In response, the Pakistani leader has flirted with the idea of declaring a state of emergency that would extend his rule for at least one year, postponing both the presidential election, scheduled for late next month, and the general election, due early next year. The state of emergency would give him sweeping powers and allow him to curb civil liberties sharply. After an early-morning call from Secretary of State Condoleezza Rice on Aug. 9, however, Musharraf agreed to back down "for the time being," a U.S. official said, speaking as usual on condition of anonymity about high-level discussions.





Yet another measure of Musharraf's waning power is the eagerness with which he has politically courted a woman he once publicly called a "thief" for alleged corruption during her two terms as prime minister—Benazir Bhutto. In early August Musharraf flew secretly to Abu Dhabi to meet Bhutto, whose secular Pakistani People's Party remains the most popular in the country. Musharraf had been reaching out to Bhutto halfheartedly for a year, but after he summarily ousted the nation's Supreme Court justice in March, provoking widespread demonstrations, his popularity plummeted. Now he seems desperate to bring her into a coalition government that will blunt the calls for his resignation. "Musharraf is in a tough place," says Riedel. "She knows she has the upper hand now." In an Aug. 10 interview, Bhutto said the "ground reality" has changed in Pakistan. She confirmed that she and Musharraf are discussing the creation of a "caretaker government," but said she would not join it "while he is wearing his uniform."

For the United States, the No. 1 concern is figuring out a way to crush the resurgence of Al Qaeda and the Taliban in Waziristan and Bajaur, without doing fatal damage to Musharraf. Some U.S. officials say the Pakistani military is simply not up to the job—but no one else may be, either. "This is a part of the country that has not been effectively governed since Alexander the Great was there," says Deputy Assistant Secretary of State John Gastright. Pakistani officials point to the successes they've had inside their cities in arresting Qaeda bigwigs like Khalid Shaikh Mohammed.

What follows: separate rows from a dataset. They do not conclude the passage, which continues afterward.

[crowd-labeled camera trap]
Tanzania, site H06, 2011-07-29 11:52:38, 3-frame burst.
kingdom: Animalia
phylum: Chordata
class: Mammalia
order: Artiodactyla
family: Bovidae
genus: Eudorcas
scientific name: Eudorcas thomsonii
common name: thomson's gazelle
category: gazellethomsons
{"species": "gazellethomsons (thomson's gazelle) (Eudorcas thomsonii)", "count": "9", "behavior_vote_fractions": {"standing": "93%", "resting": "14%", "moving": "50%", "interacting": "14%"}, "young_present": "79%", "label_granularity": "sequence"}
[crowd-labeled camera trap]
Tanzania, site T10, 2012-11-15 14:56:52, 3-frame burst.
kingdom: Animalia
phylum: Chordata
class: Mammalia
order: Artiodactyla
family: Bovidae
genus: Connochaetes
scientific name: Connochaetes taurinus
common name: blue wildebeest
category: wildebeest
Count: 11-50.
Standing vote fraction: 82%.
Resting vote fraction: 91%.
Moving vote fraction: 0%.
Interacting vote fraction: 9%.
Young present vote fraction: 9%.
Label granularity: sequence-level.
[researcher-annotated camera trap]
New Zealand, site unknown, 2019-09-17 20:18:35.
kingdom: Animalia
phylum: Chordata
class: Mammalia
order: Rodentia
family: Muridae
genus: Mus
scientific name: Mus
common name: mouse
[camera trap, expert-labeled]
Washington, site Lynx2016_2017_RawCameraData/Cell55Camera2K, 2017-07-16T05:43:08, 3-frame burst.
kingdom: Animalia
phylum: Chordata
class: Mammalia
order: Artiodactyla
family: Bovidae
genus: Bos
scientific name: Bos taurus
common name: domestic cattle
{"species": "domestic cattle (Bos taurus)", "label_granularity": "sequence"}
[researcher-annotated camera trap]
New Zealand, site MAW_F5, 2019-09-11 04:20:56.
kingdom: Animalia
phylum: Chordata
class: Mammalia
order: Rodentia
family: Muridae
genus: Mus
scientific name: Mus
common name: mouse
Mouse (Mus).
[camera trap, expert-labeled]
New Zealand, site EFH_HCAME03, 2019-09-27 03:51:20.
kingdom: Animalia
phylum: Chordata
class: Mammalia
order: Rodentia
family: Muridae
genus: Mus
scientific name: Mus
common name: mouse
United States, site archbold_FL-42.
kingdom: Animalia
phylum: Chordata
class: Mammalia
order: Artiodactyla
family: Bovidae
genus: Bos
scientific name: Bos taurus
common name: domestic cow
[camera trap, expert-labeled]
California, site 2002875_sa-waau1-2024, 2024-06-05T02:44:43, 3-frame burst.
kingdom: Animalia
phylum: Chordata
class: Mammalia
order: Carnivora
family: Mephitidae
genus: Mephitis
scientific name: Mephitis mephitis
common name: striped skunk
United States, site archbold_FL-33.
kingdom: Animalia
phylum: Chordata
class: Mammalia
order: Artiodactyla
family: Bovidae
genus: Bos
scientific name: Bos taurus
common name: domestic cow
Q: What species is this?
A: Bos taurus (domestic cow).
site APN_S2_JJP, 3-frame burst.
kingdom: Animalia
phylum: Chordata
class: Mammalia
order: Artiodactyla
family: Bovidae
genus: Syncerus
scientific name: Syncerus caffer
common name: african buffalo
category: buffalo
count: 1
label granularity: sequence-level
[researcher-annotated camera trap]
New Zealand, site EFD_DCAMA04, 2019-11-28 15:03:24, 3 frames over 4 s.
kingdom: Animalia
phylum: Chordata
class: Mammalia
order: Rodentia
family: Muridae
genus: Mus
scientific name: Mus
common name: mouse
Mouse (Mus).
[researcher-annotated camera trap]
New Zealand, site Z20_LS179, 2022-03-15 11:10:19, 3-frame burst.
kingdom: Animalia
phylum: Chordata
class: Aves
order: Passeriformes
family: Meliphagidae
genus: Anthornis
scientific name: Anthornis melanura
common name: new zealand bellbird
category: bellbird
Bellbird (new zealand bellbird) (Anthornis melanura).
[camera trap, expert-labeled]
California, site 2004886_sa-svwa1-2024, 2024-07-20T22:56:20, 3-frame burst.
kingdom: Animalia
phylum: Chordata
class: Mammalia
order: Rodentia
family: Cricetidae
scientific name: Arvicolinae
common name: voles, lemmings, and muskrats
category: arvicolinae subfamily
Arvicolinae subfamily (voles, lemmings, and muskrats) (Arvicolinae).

Ambassador Durrani says the real fault lies with Washington. After KSM was captured in Rawalpindi in March 2003—just as Bush was invading Iraq—"I think Al Qaeda was almost destroyed in an operational sense. But then Al Qaeda got a vacuum in Afghanistan. And they got a motivational area in Iraq. Al Qaeda rejuvenated. And what Pakistan is getting now is the blowback from that, rather than the other way around." The worry now is that blowback will some day cross the Atlantic—and no one is effectively stopping it.